||[Mar. 29th, 2009|11:49 pm]
So I've taken to reading The 7 Habits of Highly Effective People. I'm going to admit that when I first picked it up, I felt like a tool. By now, the book feels like a cliche. I've heard so much about it, and while I was curious in the past, I generally dismissed it as a quick-fix tool: "Just do this and you will find happiness and success!" I figured it was someone exploiting the general hopefulness and laziness of people in order to make a buck. |
However, upon reading it, I was rather delighted by what I found. One of the first points made in the book is that quick-fixes don't work and to expect hard work if you want to succeed in anything. That was refreshing, so I continued reading.
Before I ever picked it up, I focused on my goals and dreams and tried to figure out how to bring them about. I decided I wasn't going to be trapped in the same dark hole most of my family and their neighbors reside in. I decided that I could make my own future, that there were always possibilities out there as long as I was determined to find them and take them and, if necessary, make them. However, I've still faltered, and while I've progressed, I'm still not where I want to be.
One of the main points in this book is mindset. Focus on what you can change and realize what you can't change. Realize what your mindset is. That is the big one. That's the first step. Get a good grip on your mindset, discover what your perception actually is. From there, you can realize what's in your control and what isn't and how you can react to these things. Sounds simple, right? Now keep that level of control in mind next time you're in a traffic jam. It would be so easy to get pissed and blame it on the traffic jam. Really, though, isn't your mood in your range of control? You can't control the traffic jam itself, but you can control your reaction to it.

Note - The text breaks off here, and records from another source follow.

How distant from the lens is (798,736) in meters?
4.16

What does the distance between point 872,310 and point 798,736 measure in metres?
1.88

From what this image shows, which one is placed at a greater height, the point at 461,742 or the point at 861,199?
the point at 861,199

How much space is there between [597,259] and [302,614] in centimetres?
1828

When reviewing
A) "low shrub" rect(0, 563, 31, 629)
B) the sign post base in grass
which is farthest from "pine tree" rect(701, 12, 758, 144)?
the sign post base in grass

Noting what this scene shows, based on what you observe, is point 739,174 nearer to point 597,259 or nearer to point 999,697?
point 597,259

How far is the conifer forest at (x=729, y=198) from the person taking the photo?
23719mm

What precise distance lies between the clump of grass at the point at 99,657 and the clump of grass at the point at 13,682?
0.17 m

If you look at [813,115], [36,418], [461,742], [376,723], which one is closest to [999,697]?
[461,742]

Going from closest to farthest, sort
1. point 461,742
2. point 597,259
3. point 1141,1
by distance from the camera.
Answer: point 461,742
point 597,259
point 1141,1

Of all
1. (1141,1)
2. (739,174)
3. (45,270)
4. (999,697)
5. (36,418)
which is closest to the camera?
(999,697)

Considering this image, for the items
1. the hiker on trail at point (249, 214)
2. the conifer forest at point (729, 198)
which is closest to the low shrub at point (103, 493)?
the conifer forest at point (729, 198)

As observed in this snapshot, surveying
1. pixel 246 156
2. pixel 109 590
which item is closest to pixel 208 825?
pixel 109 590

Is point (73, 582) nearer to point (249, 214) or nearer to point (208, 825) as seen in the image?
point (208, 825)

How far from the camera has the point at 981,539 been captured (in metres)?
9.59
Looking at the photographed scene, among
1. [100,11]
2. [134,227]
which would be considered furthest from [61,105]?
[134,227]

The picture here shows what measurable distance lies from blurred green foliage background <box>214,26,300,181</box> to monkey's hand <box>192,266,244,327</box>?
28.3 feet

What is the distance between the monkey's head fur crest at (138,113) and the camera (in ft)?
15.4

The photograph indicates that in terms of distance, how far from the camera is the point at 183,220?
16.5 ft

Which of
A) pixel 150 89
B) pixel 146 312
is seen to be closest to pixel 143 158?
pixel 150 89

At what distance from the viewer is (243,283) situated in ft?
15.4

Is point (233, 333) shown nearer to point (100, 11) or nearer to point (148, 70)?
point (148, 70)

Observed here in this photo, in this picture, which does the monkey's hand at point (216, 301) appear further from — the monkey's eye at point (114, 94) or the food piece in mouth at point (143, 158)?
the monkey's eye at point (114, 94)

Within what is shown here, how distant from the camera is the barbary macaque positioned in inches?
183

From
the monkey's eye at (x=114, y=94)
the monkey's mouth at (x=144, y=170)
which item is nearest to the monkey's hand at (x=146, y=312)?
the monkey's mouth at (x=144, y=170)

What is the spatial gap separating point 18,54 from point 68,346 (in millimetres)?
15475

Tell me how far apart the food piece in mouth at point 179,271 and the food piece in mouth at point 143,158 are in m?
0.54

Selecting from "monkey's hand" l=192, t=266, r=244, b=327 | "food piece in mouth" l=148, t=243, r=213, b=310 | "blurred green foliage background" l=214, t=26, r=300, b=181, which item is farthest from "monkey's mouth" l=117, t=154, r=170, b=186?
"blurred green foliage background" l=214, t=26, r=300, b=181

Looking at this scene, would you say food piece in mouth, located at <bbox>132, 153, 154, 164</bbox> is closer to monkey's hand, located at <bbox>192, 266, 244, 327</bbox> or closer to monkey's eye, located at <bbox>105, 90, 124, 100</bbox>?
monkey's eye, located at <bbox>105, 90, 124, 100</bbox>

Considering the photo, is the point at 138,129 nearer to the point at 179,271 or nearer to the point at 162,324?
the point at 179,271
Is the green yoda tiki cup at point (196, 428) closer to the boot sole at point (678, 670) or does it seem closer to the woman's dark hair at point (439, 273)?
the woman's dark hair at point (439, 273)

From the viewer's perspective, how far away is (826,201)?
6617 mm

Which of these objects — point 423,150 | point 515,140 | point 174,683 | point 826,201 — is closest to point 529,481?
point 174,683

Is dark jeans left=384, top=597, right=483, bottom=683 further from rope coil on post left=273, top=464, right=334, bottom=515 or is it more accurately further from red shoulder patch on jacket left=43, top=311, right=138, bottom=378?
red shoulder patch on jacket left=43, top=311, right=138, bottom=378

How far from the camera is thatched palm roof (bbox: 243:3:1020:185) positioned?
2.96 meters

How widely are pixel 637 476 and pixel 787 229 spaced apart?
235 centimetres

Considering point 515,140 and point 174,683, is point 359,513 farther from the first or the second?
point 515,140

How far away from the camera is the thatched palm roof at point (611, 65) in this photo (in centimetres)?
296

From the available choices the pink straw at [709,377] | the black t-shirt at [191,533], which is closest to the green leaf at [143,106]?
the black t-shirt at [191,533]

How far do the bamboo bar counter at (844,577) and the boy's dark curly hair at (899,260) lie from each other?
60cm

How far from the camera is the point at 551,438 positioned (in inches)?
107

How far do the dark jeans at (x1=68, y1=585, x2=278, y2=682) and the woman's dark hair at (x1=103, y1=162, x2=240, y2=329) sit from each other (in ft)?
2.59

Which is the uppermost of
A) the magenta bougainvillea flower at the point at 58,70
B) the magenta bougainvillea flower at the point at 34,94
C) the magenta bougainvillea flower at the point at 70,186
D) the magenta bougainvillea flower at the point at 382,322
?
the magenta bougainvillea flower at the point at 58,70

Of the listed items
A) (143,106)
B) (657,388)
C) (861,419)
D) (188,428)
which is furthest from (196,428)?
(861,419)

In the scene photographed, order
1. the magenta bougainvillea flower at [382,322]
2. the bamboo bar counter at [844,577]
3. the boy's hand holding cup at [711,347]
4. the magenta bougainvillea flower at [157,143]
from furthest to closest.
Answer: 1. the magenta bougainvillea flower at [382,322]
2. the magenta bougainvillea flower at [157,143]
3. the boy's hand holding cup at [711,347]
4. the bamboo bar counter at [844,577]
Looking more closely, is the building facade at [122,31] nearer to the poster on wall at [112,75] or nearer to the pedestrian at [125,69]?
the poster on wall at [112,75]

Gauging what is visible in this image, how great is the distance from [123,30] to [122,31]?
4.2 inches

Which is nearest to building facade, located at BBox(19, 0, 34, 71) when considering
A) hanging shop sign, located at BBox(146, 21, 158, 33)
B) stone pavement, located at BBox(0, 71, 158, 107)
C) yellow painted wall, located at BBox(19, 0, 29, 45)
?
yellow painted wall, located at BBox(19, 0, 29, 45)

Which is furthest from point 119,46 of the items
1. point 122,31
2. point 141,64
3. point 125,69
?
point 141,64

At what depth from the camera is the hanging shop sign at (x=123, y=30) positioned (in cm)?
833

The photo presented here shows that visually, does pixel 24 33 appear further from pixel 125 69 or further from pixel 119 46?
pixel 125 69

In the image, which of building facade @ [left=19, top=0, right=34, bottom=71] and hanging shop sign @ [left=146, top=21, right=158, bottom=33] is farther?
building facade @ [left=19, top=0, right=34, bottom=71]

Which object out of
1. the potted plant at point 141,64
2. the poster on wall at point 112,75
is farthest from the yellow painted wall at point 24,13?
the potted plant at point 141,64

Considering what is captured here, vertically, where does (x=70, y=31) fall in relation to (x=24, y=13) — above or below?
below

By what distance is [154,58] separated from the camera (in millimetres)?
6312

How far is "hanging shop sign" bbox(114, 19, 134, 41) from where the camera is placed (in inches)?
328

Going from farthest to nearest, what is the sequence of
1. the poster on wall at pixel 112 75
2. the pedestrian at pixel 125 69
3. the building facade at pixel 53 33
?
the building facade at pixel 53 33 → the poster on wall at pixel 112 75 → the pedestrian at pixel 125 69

I decided a long time ago that I have control over my life, but I didn't realize how often I say "I can't do this" or "I have to do that." My goal for tomorrow is to go through the day and focus on how often I think that. Today, for example, the same tired old thing happened that pisses me off every single time someone does it. I rant and rave about it, focusing on the person's actions without taking my reaction into regard. True, they acted that way, but do I have to react this way?
I'm going to take some time tomorrow, focus on this, and also rewrite my goals. I want to be a professional writer but what steps have I done to do this? What steps have I done to realize my current goals? While some of those goals are currently out of reach, the steps to take them are in my level of control, and by taking those steps, I can eventually achieve those goals. I have control.
Does this mean certain other aspects of my character are going to be pushed aside, such as dark, depressing thoughts and actions? They may not openly further my goals, but my action of doing it and my reaction of understanding it will hopefully give my writing a deeper, more personal depth. While being happy seems like a good goal, it also seems remarkably like a shallow goal.